::: 抜粋文

だから、格言とか諺の類に属すると思うのですが、それにしても、あまりにも通俗的過ぎますし、だれでもが何気なくやっている日常生活そのままの描写です。
ならば、ありふれた日常用語なのに、なぜ今に伝えられているのでしょうか。
そんな考えをしていると、こっそり私に耳打ちした男がいました。
「これは内緒の話だけど、ヤクザの世界と縁を切るのを『足を洗う』というだろ。その世界に入るのは造作ないが、やめるとなると、そりゃ厄介なものさ。だから、あの手この手を使わねばならん。そういうことよ」
実に明解な解釈ではありますが、そんな意味なら、言い伝えられることなく、とっくに消えていることでしょう。
私は思うに、洗い物をするのに手を使うのは当たり前のことです。何も足だけでなく、皿を洗うにも野菜を洗うにも、洗いものはすべて手でします。
なのに、「足を洗うに・・・」と、足を強調するのには意味がありそうです。
もし仮に、足の汚れは自己責任ということで、手が手助けをしなかったとしたら、足は足で洗わなければなりません。

::::::

▶ 課題
- 1) 抜粋文で洗う対象として挙がっているものを、すべて書き出せ。
- 2) 「足を洗う」を論じた抜粋文を、最後の文のあとから引き取って書き継げ。

::: データ抜粋

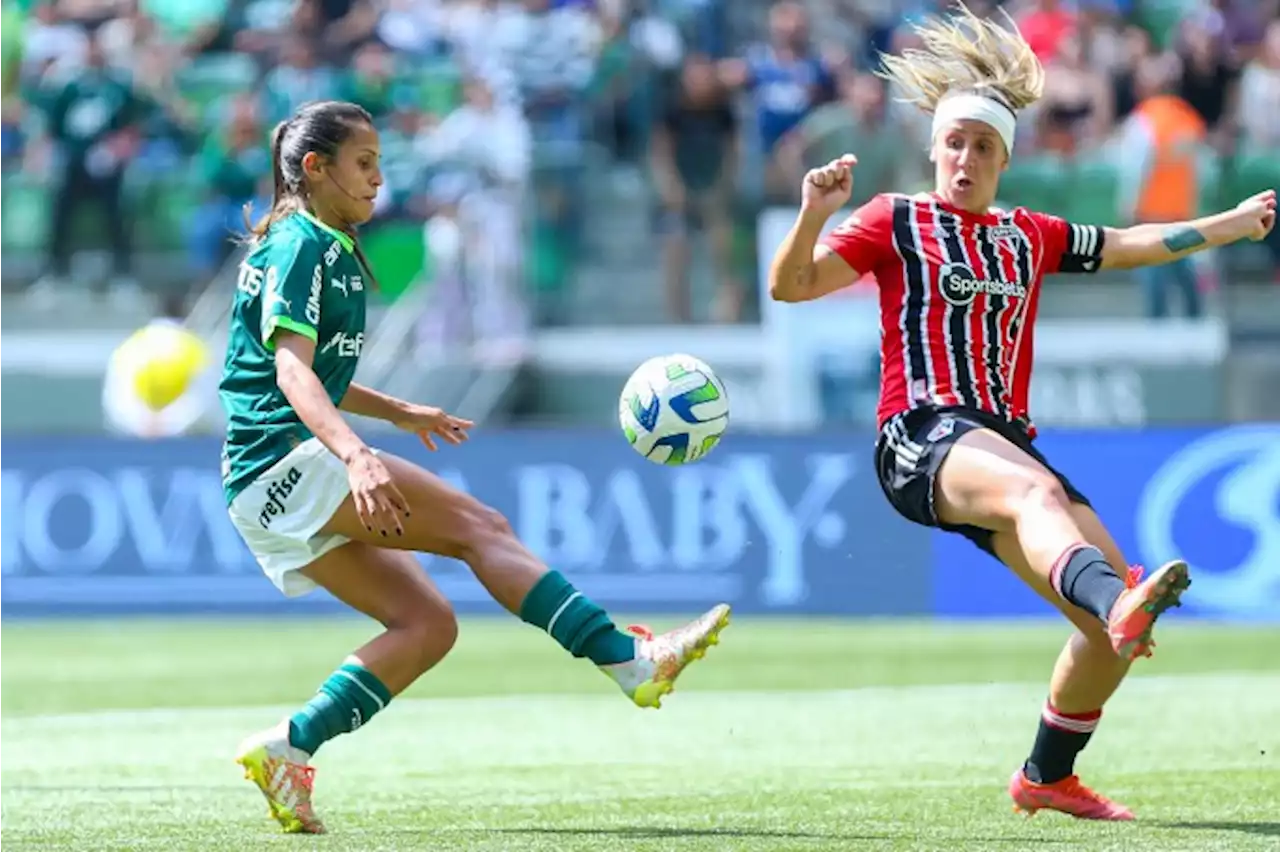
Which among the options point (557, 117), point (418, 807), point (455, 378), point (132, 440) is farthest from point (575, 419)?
point (418, 807)

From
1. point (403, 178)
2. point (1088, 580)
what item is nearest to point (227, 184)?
point (403, 178)

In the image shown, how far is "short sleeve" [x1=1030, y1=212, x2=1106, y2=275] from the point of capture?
7.43 m

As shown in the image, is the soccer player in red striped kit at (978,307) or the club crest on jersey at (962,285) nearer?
the soccer player in red striped kit at (978,307)

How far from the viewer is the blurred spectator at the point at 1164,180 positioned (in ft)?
53.9

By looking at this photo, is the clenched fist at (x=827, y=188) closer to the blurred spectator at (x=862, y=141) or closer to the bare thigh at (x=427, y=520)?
the bare thigh at (x=427, y=520)

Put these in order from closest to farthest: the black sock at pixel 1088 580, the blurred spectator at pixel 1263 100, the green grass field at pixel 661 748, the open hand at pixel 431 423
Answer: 1. the black sock at pixel 1088 580
2. the green grass field at pixel 661 748
3. the open hand at pixel 431 423
4. the blurred spectator at pixel 1263 100

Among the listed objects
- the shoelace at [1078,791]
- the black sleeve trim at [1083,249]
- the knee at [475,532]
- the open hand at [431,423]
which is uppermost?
the black sleeve trim at [1083,249]

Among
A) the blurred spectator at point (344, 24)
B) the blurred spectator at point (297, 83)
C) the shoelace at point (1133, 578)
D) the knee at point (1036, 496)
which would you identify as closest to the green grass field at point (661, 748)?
the shoelace at point (1133, 578)

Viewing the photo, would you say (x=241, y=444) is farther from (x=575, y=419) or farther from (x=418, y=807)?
(x=575, y=419)

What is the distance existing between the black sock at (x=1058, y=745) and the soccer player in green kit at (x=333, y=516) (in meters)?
1.08

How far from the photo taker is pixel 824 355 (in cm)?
1714

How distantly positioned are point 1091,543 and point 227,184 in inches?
544

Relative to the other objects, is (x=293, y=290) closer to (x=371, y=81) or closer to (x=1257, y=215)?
(x=1257, y=215)

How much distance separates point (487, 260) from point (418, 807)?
410 inches
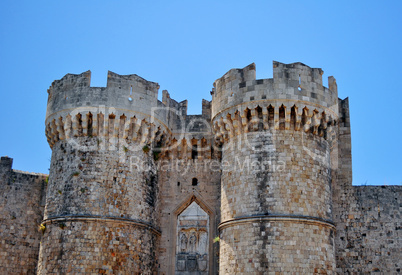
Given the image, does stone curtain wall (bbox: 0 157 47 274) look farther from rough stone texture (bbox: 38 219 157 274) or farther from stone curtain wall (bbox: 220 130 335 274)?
stone curtain wall (bbox: 220 130 335 274)

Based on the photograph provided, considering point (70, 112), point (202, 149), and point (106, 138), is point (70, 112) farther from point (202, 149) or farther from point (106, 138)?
point (202, 149)

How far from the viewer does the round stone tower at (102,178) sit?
560 inches

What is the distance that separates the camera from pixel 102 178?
14773 mm

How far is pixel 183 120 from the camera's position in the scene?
17.0 meters

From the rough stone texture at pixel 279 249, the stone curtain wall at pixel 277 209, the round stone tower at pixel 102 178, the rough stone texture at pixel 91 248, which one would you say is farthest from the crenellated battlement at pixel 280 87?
the rough stone texture at pixel 91 248

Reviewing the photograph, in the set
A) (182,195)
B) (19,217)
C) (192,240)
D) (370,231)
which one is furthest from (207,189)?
(19,217)

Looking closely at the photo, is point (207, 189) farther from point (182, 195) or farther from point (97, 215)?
point (97, 215)

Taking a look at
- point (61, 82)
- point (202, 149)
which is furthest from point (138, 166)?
point (61, 82)

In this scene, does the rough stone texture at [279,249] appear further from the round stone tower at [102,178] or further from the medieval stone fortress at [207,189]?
the round stone tower at [102,178]

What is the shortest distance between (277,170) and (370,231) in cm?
354

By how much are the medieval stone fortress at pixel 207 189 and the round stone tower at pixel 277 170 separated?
29mm

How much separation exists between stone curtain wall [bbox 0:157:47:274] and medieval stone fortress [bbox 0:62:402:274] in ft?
0.14

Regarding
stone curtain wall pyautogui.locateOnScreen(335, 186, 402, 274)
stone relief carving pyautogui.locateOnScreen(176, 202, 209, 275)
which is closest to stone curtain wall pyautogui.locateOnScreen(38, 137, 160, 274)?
stone relief carving pyautogui.locateOnScreen(176, 202, 209, 275)

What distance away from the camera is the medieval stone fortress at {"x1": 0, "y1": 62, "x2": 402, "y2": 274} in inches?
527
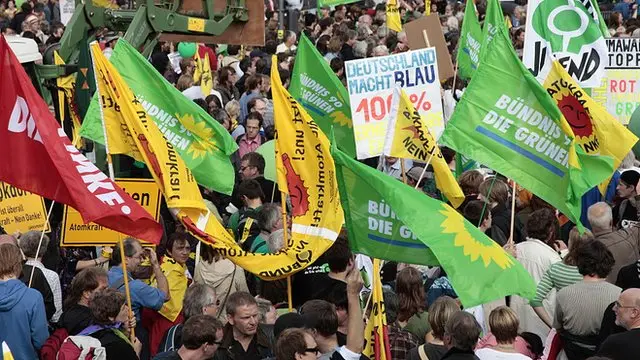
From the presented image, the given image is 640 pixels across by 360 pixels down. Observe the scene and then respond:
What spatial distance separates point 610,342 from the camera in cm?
795

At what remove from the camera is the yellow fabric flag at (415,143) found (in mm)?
10180

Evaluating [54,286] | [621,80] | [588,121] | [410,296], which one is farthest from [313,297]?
[621,80]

::::::

▶ 課題の結果
- 1) 足、皿、野菜

- 2)
そんなこと、うまくいくはずはありません。やはり手の助けが必要です。では、足は無用なのでしょうか。
そんなことはありません。歩くとき走るときには足が必要です。手ではうまくいきません。そのように「餅は餅屋」があるのです。
私たちは,全能ではありません。かといって無能でもありません。どこかに取り得があります。それを生かして他のために働くことの大切さを「足を洗うに手を使う」と言ったのでしょう。
自分の得手とするところが他の人のためになれば、こんなうれしいことはありません。
天台宗で行っている「一隅を照らす運動」もこの精神です。